I usually do not do book reviews because I am not intelligent enough and not well-read enough to comment in public about some dozens of years of a writer’s life empathising how hard it could be to write a book but having read ‘The Alchemist’ by Paulo Coelho, I could not stop myself from commenting on its overhyped publicity.
You might belittle me by saying that I am exaggerating but as the reality stands, ‘The Alchemist’ is nothing but the exaggeration of a clichéd, self-assuring, narcissistic and doomed idea and though these adjectives might self-explain its popularity, bear with me as I simplify the overly simplistic book’s plot. “The plot revolves around a young shepherd from Andalusia as a protagonist. The notion that the book tries to instal is that the shepherd named Santiago is not fulfilling his ‘fate written in the stars’ by confining himself to rear sheep. He is having recurrent dreams of finding treasure at the Pyramids in Egypt which he conveniently ignores till out of the blue (in a ‘and then one day’-like moment of those old bedtime fables) a king wearing a gold breastplate influences Santiago and convinces him to believe in it through some vague philosophy. Suddenly, in an optimistic haze, the boy decides to sell his sheep and travel to Tangier, where he is robbed but because the universe had conspired so, he earns his money back as he is just lucky like that to excel well in a new-found profession that he just happened to stumble upon in the middle of nowhere! With this money, he starts his travels again and then falls instantly in love with a “woman of the desert” in an oasis in the middle of the desert before leaving her with a promise to return to which she obliges in a very Bollywood-y way. In this very oasis, he meets the famous alchemist from the title of the book who then refuses to teach him how to change lead into gold or anything worthwhile at all, but keeps on insisting that the boy listens to his heart! He keeps on listening and at last, he finds it in a very boring manner with no real taste in the travels that he endures in doing so!” Basically, Harper Collins (Yes, THE Harper Collins is the present publisher) is selling the book on the premise of a philosophy that they believe that Coelho has craft fully veiled through his words while in reality, the philosophy, if the word can still be used, is ogling at you in a very ugly fashion.

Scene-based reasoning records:
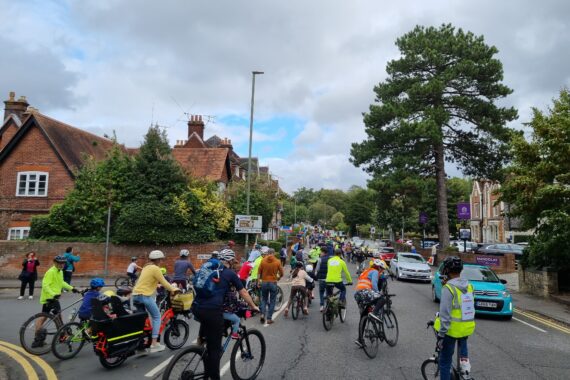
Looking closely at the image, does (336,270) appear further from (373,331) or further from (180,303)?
(180,303)

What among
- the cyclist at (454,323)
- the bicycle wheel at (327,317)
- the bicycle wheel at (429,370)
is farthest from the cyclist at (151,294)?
the cyclist at (454,323)

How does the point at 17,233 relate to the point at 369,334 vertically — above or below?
above

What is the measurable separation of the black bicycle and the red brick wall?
24843 mm

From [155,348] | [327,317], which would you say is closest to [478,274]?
[327,317]

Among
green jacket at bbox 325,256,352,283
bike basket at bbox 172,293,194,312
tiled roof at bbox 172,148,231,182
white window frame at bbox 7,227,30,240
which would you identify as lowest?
bike basket at bbox 172,293,194,312

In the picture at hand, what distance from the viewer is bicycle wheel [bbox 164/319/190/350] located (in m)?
7.82

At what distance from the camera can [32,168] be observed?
2755 cm

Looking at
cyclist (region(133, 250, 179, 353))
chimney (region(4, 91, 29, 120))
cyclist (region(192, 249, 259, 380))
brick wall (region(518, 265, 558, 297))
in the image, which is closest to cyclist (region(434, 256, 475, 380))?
cyclist (region(192, 249, 259, 380))

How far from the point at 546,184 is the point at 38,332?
16433mm

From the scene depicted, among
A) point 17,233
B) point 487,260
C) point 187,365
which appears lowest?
point 187,365

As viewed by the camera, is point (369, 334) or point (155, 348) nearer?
point (155, 348)

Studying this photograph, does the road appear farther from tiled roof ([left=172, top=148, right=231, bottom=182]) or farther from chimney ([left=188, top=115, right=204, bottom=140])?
chimney ([left=188, top=115, right=204, bottom=140])

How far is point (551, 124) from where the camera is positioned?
15289mm

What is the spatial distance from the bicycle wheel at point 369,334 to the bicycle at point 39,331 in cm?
518
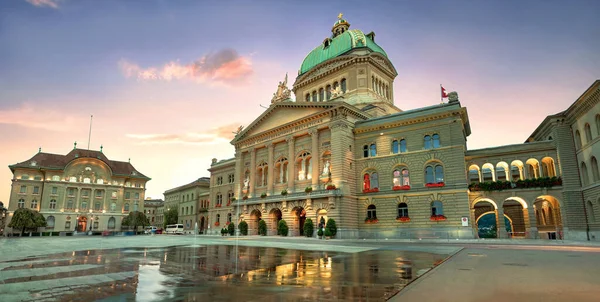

_WRITTEN INSTRUCTION A_. Repeat the passage of the review of The Alchemist between "I usually do" and "its overhyped publicity.", inclusive.
_WRITTEN INSTRUCTION B_. Translate this sentence from the review of The Alchemist into Spanish: "The plot revolves around a young shepherd from Andalusia as a protagonist."

_EXERCISE ANSWER A_.
I usually do not do book reviews because I am not intelligent enough and not well-read enough to comment in public about some dozens of years of a writer’s life empathising how hard it could be to write a book but having read ‘The Alchemist’ by Paulo Coelho, I could not stop myself from commenting on its overhyped publicity.

_EXERCISE ANSWER B_. La trama gira en torno a un joven pastor de Andalucía como protagonista.